── Passage provided ──
As we go into Denver, here’s a look at where we are in the fight for Guaranteed Healthcare, courtesy of America’s RN Union—the California Nurses Association/National Nurses Organizing Committee—which is working closely with the Progressive Democrats of America (PDA) to unify party support for HR 676, the bill to end our healthcare crisis through an expanded and improved "Medicare for All."
I’ll sum it up: among Democrats at least, there now seems to be a common vision of guaranteed healthcare, as memorialized in the platform.
At the same time, the movement has to deal with lobbyist-driven fake reform groups undermining the national desire for genuine reform, and with a healthcare crisis that is worse than ever. On a national stage, Conyers’ bill HR 676 continues to gather support, while Obama repeats that he would support single-payer, if he were starting from scratch.
What do you think about the landscape? PDA and CNA/NNOC will be in Denver all week advocating for better healthcare--come say hi, or, heck, contact your member of Congress and tell them to get onboard with HR 676!
- Common vision: Guaranteed Healthcare in the Democratic platform
The Democratic party platform drafters were faced with hundreds of delegate signatures gathered by PDA in support of guaranteed healthcare in the Dem platform.
───
── Dataset ──
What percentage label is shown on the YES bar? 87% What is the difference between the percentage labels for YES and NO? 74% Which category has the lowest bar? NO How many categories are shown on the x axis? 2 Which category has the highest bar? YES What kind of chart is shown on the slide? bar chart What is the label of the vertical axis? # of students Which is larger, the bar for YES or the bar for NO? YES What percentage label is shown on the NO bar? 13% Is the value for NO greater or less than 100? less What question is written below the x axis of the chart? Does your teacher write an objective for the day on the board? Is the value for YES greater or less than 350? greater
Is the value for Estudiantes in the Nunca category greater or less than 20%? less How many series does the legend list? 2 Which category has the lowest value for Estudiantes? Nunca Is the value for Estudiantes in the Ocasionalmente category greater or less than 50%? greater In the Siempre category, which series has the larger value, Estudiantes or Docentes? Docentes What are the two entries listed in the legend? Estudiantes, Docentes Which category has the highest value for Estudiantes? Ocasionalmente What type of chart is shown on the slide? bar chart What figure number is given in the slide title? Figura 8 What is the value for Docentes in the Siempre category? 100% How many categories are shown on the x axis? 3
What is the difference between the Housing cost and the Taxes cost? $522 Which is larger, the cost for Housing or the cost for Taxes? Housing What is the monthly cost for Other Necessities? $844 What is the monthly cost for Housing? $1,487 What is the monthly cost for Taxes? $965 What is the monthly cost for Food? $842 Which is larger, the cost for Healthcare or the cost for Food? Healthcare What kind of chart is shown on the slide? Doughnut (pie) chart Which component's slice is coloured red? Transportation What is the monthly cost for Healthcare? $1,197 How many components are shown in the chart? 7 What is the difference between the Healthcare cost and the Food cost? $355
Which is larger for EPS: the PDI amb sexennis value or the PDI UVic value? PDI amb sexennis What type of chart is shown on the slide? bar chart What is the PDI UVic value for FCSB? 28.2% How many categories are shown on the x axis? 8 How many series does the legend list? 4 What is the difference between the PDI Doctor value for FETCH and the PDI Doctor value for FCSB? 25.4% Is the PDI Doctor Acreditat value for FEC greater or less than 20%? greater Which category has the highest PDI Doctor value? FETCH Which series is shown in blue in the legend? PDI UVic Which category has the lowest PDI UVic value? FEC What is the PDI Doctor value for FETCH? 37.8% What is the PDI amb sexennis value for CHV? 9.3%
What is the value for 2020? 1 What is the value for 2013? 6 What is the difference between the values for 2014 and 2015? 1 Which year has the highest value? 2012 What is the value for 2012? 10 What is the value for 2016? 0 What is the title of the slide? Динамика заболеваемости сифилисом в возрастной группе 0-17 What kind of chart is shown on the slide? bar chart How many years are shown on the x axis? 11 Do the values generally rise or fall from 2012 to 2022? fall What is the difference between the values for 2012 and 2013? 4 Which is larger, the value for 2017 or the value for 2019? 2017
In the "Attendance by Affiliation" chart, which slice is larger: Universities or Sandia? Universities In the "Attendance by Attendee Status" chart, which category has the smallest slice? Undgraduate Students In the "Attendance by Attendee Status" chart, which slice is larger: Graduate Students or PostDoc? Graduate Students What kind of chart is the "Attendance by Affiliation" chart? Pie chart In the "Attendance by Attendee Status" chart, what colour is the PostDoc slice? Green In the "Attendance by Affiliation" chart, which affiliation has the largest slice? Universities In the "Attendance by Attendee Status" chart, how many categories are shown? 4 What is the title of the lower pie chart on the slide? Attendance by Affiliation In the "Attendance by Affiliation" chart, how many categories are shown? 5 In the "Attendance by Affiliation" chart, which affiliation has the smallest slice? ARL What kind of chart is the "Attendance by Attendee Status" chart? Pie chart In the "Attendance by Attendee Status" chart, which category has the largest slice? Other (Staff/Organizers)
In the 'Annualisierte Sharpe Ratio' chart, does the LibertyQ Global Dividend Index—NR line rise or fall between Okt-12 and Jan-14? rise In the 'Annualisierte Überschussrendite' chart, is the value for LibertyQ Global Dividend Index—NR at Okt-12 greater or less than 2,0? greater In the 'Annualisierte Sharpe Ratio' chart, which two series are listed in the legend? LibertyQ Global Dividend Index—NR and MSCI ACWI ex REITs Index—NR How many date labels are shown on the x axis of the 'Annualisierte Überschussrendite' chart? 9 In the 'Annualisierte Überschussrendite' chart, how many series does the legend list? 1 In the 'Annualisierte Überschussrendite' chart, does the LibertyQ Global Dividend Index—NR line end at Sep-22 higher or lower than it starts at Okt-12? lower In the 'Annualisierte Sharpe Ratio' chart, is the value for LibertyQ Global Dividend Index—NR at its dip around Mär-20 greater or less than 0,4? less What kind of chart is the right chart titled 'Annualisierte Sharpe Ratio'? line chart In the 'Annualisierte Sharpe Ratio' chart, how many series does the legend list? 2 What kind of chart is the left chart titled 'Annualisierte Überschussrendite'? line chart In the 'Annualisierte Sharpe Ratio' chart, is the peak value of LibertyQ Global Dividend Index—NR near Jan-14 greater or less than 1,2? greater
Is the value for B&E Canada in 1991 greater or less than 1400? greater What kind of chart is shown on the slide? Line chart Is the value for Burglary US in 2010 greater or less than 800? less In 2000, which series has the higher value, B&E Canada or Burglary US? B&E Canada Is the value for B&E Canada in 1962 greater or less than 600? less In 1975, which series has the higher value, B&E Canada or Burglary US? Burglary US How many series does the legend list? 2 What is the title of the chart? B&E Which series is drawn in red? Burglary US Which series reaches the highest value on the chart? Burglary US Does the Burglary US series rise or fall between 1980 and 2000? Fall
───
• _Problem_
Copy out everything from "At the same" down to "starting from scratch." in the guaranteed healthcare passage, word for word. Rely only on the guaranteed healthcare passage.

• _Exercise answer_
At the same time, the movement has to deal with lobbyist-driven fake reform groups undermining the national desire for genuine reform, and with a healthcare crisis that is worse than ever. On a national stage, Conyers’ bill HR 676 continues to gather support, while Obama repeats that he would support single-payer, if he were starting from scratch.